I was expecting a little bit better from the Deputy Prime Minister. He seems to be a bit worn out. Maybe it is the 3 am calls from the “bad men” that have been keeping him up at night. He talks about strikes and the unions. We have had more strikes under this Government’s watch than at any time before. Once again, he has not read his own Bill. Their ban on leasehold will not apply to the majority of people. It is like banning non-doms but exempting Tory Prime Ministers. He speaks about affordable homes. Families are trapped in temporary accommodation and stuck on waiting lists, and in the west midlands the Conservative Mayor has used his multi-million pound housing budget to build just 46 social homes in eight years. That is almost as many as in the Chancellor’s property portfolio. The British people know that the Conservative party will not build the homes that this country needs, so when will they get a chance to vote for a Government who will?

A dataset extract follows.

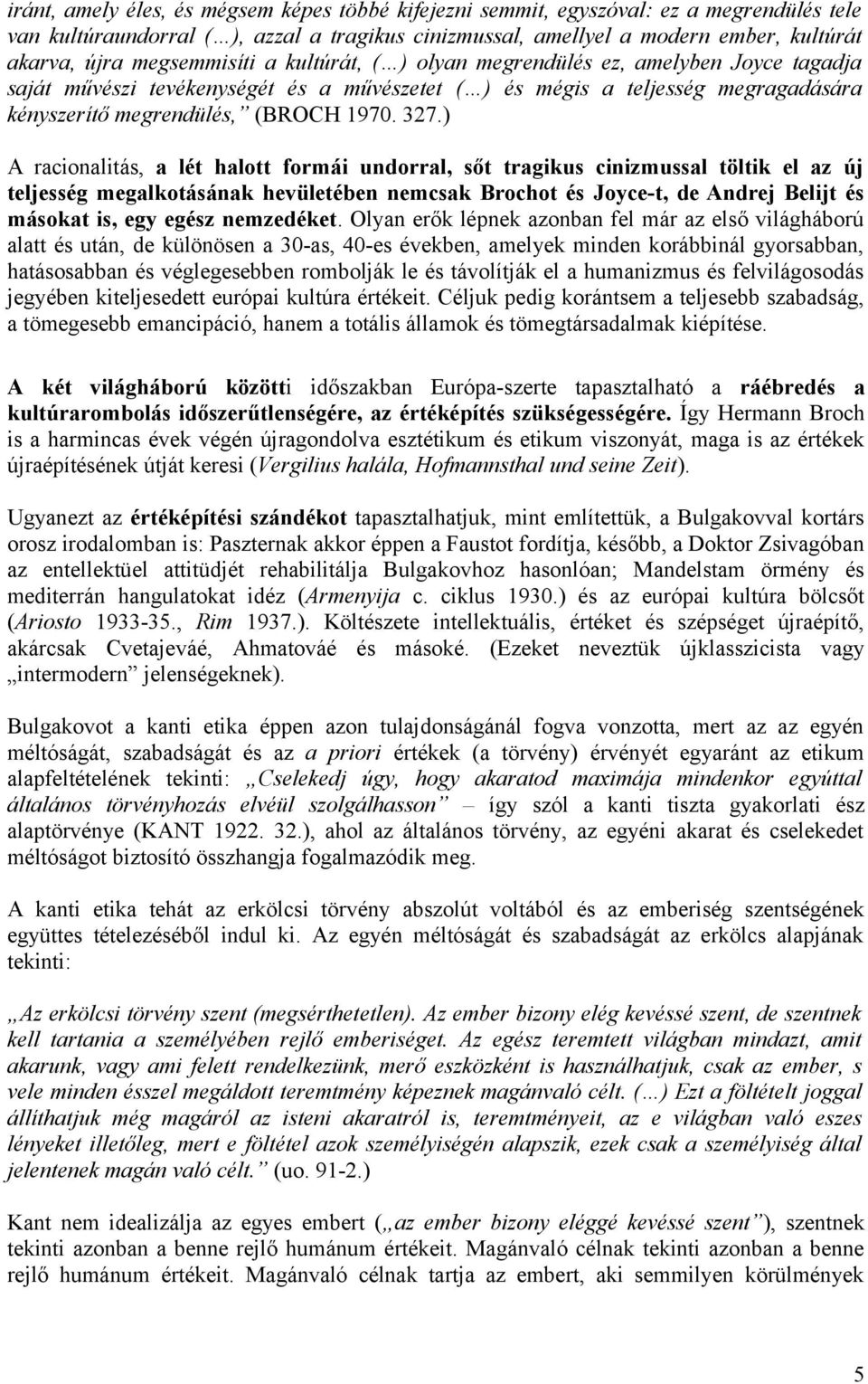 ) A racionalitás, a lét halott formái undorral, sőt tragikus cinizmussal töltik el az új teljesség megalkotásának hevületében nemcsak Brochot és Joyce-t, de Andrej Belijt és másokat is, egy egész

I am surprised that the right hon. Lady raises the west midlands when Labour-controlled Birmingham has virtually bankrupted the council and is hiking up council tax by 21%, while in the meantime—I am sure that this would please her—continuing to hand out £1.8 million to the trade unions. By contrast, Andy Street, our brilliant Mayor of the wider west midlands, has delivered £6.1 billion of investment to improve transport. There you have it: the contrast between the Conservative party and the Labour party, and the usual political opportunism from her, failing to ask about the issues that really matter. If you want more bin collections, more potholes filled, lower debt and lower council tax, vote Conservative, because whether it is Ben Houchen in the Tees Valley or Andy Street in the west midlands, it is only the Conservative Mayors who deliver more for less.
It is pretty revealing that the Deputy Prime Minister thinks that housing is not an issue for the British people; I think it really is. People in glass houses should not throw stones, because in Birmingham and across the whole country, councils are facing black holes because of his Government’s austerity programme. I warn the Deputy Prime Minister that Tory councils have also faced section 114 notices, and Birmingham City Council has had over £1 billion taken from its budget—from some of the poorest people. More than 16,000 families face losing their home after the Tory party’s mini-Budget, and mortgage bills continue to soar. Meanwhile, the former Prime Minister, the right hon. Member for South West Norfolk (Elizabeth Truss), parades around the world in a twisted victory lap promoting her new book, saying that the mini-Budget was her proudest moment. Since she will not apologise to those families losing their home, will he?
What the Prime Minister has done since he has taken office, with the Chancellor, is to restore stability to our economy, with inflation halved and more, down to 3%. As a result of that, in an increasingly dangerous world, the Prime Minister was able to announce his plan for the biggest strengthening of defence spending in a generation. But it should come as no surprise that the Labour party refused to say whether it backs that, because this comes from the right hon. Lady who voted to scrap Trident and to install in Downing Street someone who wanted to change the Army into a peace corps. There you have it.